2018—Subsec. (b)(10). Pub. L. 115–123 struck out par. (10) which related to limitation on expenditures.

Subsec. (i)(3)(A). Pub. L. 115–334 inserted period at end.

2014—Subsec. (a)(1). Pub. L. 113–79, §11025(1), inserted ", at the sole discretion of the Corporation," after "the Corporation may".

Subsec. (a)(5). Pub. L. 113–79, §11025(2), struck out par. (5) which related to evaluation of the pilot program.

Subsec. (i). Pub. L. 113–79, §11026, added subsec. (i).

2008—Subsecs. (a), (b), (d). Pub. L. 110–246, §12033(c)(2)(B), substituted "this subchapter" for "this chapter" wherever appearing.

Subsec. (f). Pub. L. 110–246, §12033(c)(2)(B), substituted "this subchapter" for "this chapter".

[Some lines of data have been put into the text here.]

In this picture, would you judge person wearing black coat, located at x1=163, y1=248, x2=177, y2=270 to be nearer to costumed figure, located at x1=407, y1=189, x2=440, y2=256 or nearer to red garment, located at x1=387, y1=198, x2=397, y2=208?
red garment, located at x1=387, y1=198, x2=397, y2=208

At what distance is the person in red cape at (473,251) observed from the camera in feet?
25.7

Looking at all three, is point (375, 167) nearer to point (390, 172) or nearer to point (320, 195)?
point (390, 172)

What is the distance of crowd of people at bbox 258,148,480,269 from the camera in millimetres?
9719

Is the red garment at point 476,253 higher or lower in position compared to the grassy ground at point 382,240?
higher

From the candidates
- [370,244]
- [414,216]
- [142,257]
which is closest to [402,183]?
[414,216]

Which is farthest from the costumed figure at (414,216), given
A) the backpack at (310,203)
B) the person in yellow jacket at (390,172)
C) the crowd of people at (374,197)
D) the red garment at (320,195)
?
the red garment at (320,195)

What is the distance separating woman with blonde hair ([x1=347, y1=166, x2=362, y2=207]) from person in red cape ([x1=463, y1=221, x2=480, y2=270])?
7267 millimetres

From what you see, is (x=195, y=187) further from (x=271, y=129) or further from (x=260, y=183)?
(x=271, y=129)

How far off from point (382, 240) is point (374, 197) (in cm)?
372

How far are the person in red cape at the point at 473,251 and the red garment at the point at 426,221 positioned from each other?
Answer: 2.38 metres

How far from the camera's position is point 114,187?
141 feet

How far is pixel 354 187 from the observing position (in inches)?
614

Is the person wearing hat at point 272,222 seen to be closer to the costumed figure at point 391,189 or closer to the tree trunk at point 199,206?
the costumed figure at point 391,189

Pub. L. 110–246, §12025(a), added subsec. (f).

Subsecs. (g), (h). Pub. L. 110–246, §12025(a), added subsecs. (g) and (h).

2002—Subsec. (e). Pub. L. 107–171 added subsec. (e).

Effective Date of 2008 Amendment

Amendment of this section and repeal of Pub. L. 110–234 by Pub. L. 110–246 effective May 22, 2008, the date of enactment of Pub. L. 110–234, see section 4 of Pub. L. 110–246, set out as an Effective Date note under section 8701 of this title.

Effective Date

Section effective Oct. 1, 2000, see section 171(b)(1)(A) of Pub. L. 106–224, set out as an Effective Date of 2000 Amendment note under section 1501 of this title.

1 See References in Text note below.